La battuta d’arresto sul fronte della crescita nominale del prodotto interno, abbinata a un livello di inflazione destinato a non scendere, in assenza di miglioramenti negli orizzonti delle emergenze internazionali minaccia di riportare molti indicatori in territorio negativo. Uno di questi è rappresentato dall’occupazione, che lascerà il posto al pericolo di una crescita dei “senza lavoro”, che la Cgia stima in 63.000 persone destinate a riportare sopra la soglia dei 2 milioni 100.000 il totale di quanti cercano un contratto di assunzione.
Si badi bene che il deterioramento del quadro occupazionale viene a coincidere con una manovra economica, quella di debutto del primo governo di destra centro, con la quale il reddito di cittadinanza viene ridotto in maniera lineare per tutti i suoi beneficiari – scaricando sugli aventi diritto il costo degli abusi altrui – e la naspi, ossia la nuova assicurazione per l’impiego quindi in pratica l’indennità di disoccupazione, è in predicato di seguire lo stesso cammino di riduzione delle tutele per chi ne è percettore.
Nello stesso tempo, per cercare di regolarizzare quei settori a maggiore rischio di concentrazione dell’economia sommersa, il disegno di legge di stabilità finanziaria reintroduce in versione ampliata senza precedenti il meccanismo dei voucher per la regolazione del lavoro occasionale che non dà diritto al trattamento naspi. Parliamo di uno strumento, quello dei buoni o ticket per le prestazioni non continuative, le cui modalità di reintroduzione non convincono neppure le categorie aziendali alle quali il Governo ha cercato di rivolgersi, e infatti alcune critiche sono giunte dai vertici nazionali di Federalberghi.
Torniamo però al merito dello studio condotto dalla Cgia: i cali occupazionali principali sono previsti nei maggiori centri del mezzogiorno, mentre per il nord a soffrire di più sarà, ancora una volta, la Torino post Fiat (e forse anche post Juve). La crescita più impattante dei senza lavoro è prevista nelle aree provinciali di Napoli, Roma, Caserta, Latina, Frosinone, Bari, Messina, Catania, Siracusa e Torino.
Molto inquietante la circostanza che le maggiori sofferenze si concentrino su due regioni in particolare, Lazio e Sicilia, che da sole includono 6 tra le dieci province italiane stimate con le peggiori performance lavorative. Di contro, saranno le realtà di Milano, Perugia e Lucca a distinguersi per la propria capacità di assorbire la disoccupazione riportando 2600 persone nel circuito del mercato del lavoro attivo.
Ultimo significativo dettaglio: dallo scoppio della prima ondata pandemica di coronavirus a oggi, quindi nell’arco di due anni e mezzo, le attività indipendenti sono crollate di 205.000 unità, di fatto ridisegnando in peggio i nostri centri urbani, meno illuminati e sicuri. Sarà forse anche per tale ragione che il governo Meloni ha deciso di deliberare una estensione del regime della flat tax, o tassazione forfettaria piatta, fino a 85.000 euro di volume d’affari, con dubbi tuttavia di costituzionalità poiché trattasi di misura che eccepisce il principio fondamentale della progressività dell’imposizione fiscale.
Vi è tuttavia un altro rischio da considerare: il rinforzato sistema incentivante sul lavoro indipendente potrebbe portare all’auto-impiego un maggior numero di persone scoraggiate dalla avversa dinamica del mercato del lavoro alle dipendenze, con il rischio che aumentino le attività a basso valore aggiunto, fragili e non supportate da adeguate competenze finanziarie e manageriali di medio periodo.

-- Dati disponibili --
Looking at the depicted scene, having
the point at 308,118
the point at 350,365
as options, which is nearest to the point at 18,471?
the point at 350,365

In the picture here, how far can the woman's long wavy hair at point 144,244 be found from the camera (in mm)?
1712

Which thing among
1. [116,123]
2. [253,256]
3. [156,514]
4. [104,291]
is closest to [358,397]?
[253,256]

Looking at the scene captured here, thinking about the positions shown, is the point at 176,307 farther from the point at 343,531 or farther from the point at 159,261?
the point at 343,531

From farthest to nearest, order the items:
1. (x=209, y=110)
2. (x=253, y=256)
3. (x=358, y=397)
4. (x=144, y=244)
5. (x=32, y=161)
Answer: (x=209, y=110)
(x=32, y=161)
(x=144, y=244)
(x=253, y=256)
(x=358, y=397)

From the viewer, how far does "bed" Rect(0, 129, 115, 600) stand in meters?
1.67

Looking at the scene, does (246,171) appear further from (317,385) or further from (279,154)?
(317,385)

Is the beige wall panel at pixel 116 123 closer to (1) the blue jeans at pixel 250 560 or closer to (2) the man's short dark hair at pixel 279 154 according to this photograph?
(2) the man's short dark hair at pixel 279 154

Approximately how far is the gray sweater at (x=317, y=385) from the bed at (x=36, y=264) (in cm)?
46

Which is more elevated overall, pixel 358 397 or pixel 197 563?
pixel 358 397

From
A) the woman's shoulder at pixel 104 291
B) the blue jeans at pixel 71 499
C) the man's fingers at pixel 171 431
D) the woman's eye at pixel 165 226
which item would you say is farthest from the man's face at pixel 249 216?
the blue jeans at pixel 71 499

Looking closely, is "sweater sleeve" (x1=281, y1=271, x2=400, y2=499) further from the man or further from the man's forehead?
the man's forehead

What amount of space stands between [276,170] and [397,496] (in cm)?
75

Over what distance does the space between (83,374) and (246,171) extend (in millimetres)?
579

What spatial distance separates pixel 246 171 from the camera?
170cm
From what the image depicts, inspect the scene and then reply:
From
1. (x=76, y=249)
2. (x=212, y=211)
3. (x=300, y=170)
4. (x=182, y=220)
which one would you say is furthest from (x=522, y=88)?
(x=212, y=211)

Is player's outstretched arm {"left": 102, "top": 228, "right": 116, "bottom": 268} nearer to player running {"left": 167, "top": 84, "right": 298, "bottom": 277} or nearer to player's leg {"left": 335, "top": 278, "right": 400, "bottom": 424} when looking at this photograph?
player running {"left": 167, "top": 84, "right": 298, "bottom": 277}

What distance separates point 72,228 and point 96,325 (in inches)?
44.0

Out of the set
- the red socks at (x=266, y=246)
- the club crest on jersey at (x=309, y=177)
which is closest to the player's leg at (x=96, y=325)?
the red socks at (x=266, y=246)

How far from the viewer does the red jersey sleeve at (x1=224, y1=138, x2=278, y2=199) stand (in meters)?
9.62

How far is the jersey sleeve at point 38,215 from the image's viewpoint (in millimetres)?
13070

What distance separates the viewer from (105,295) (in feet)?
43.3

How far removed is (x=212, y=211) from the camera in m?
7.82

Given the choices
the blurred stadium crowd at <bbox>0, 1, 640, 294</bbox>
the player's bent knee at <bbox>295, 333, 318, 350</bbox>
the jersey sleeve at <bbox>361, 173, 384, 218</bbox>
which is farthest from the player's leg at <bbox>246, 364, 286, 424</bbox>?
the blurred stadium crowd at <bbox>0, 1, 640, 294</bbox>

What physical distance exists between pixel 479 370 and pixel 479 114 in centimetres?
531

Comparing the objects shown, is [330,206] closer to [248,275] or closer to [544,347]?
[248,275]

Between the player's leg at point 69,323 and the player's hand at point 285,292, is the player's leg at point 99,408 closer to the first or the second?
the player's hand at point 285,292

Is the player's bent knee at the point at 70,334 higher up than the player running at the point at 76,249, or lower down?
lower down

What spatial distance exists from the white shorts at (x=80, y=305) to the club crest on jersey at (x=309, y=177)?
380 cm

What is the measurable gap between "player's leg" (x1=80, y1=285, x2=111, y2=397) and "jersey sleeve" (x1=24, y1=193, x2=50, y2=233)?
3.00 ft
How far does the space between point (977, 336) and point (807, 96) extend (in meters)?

-- Problemi da risolvere --
**A.** Trascrivi il passo dell'articolo sulla disoccupazione compreso tra "Nello stesso tempo, per" e "nazionali di Federalberghi.", estremi inclusi.
**B.** Secondo l'articolo sulla disoccupazione, di quante unità sono crollate le attività indipendenti dallo scoppio della prima ondata pandemica di coronavirus?
**C.** Le seguenti affermazioni concordano con l'articolo sulla disoccupazione? (i) La Cgia stima in 63.000 persone la crescita dei senza lavoro. (ii) Lazio e Lombardia includono da sole 6 delle dieci province italiane con le peggiori performance lavorative. (iii) Il regime della flat tax viene esteso fino a 100.000 euro di volume d'affari.

-- Soluzioni --
**A.**
Nello stesso tempo, per cercare di regolarizzare quei settori a maggiore rischio di concentrazione dell’economia sommersa, il disegno di legge di stabilità finanziaria reintroduce in versione ampliata senza precedenti il meccanismo dei voucher per la regolazione del lavoro occasionale che non dà diritto al trattamento naspi. Parliamo di uno strumento, quello dei buoni o ticket per le prestazioni non continuative, le cui modalità di reintroduzione non convincono neppure le categorie aziendali alle quali il Governo ha cercato di rivolgersi, e infatti alcune critiche sono giunte dai vertici nazionali di Federalberghi.

**B.** Di 205.000 unità.

**C.**
(i) Sì: «che la Cgia stima in 63.000 persone».
(ii) No: «Lazio e Sicilia, che da sole includono 6 tra le dieci province italiane stimate con le peggiori performance lavorative».
(iii) No: «fino a 85.000 euro di volume d’affari».